>> begin Extracted records

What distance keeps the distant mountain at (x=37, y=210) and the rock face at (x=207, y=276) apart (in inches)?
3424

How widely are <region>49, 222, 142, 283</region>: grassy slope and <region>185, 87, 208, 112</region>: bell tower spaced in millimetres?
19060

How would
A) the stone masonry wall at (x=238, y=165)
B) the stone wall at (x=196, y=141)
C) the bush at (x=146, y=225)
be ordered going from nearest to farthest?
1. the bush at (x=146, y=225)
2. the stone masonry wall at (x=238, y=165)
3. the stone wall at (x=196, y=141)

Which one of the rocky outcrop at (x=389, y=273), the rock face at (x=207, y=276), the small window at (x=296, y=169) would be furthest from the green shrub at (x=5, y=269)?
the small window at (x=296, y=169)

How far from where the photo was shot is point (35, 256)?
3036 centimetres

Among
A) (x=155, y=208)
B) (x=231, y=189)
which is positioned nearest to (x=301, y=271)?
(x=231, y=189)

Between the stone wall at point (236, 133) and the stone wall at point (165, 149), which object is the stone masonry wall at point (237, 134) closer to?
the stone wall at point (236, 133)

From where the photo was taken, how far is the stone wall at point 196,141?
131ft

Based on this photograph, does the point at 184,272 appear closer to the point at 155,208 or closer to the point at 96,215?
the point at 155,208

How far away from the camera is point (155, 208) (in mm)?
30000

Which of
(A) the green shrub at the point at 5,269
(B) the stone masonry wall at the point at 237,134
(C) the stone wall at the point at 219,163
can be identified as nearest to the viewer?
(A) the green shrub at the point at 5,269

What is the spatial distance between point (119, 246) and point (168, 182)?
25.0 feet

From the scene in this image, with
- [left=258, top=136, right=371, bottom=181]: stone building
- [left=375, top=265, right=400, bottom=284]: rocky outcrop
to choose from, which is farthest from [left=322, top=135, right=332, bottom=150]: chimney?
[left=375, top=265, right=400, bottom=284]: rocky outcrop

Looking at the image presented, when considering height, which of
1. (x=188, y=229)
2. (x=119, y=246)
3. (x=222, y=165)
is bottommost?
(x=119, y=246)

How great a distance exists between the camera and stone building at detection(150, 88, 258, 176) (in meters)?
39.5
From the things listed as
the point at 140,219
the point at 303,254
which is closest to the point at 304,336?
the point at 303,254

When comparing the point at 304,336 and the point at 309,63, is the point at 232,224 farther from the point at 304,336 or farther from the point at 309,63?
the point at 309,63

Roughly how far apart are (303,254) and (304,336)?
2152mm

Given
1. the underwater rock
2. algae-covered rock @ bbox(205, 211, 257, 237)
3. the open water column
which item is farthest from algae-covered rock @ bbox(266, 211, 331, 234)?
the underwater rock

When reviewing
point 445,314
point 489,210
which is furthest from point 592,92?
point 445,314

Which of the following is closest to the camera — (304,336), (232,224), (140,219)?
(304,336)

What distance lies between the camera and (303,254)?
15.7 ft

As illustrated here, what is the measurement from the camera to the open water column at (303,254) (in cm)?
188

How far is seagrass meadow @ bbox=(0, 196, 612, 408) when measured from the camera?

>> end Extracted records

Task objective – Reproduce verbatim every line from the one containing "How great a" down to the last line of the text, both ends included.

Solution –
How great a distance exists between the camera and stone building at detection(150, 88, 258, 176) (in meters)?
39.5
From the things listed as
the point at 140,219
the point at 303,254
which is closest to the point at 304,336?
the point at 303,254

When comparing the point at 304,336 and the point at 309,63, is the point at 232,224 farther from the point at 304,336 or farther from the point at 309,63?
the point at 309,63

Roughly how far apart are (303,254) and (304,336)?
2152mm

Given
1. the underwater rock
2. algae-covered rock @ bbox(205, 211, 257, 237)
3. the open water column
which item is farthest from algae-covered rock @ bbox(266, 211, 331, 234)?
the underwater rock

When reviewing
point 445,314
point 489,210
which is furthest from point 592,92?
point 445,314

Which of the following is closest to the camera — (304,336), (232,224), (140,219)?
(304,336)

What distance lies between the camera and (303,254)?
15.7 ft

As illustrated here, what is the measurement from the camera to the open water column at (303,254) (in cm)?
188

How far is seagrass meadow @ bbox=(0, 196, 612, 408) when measured from the camera?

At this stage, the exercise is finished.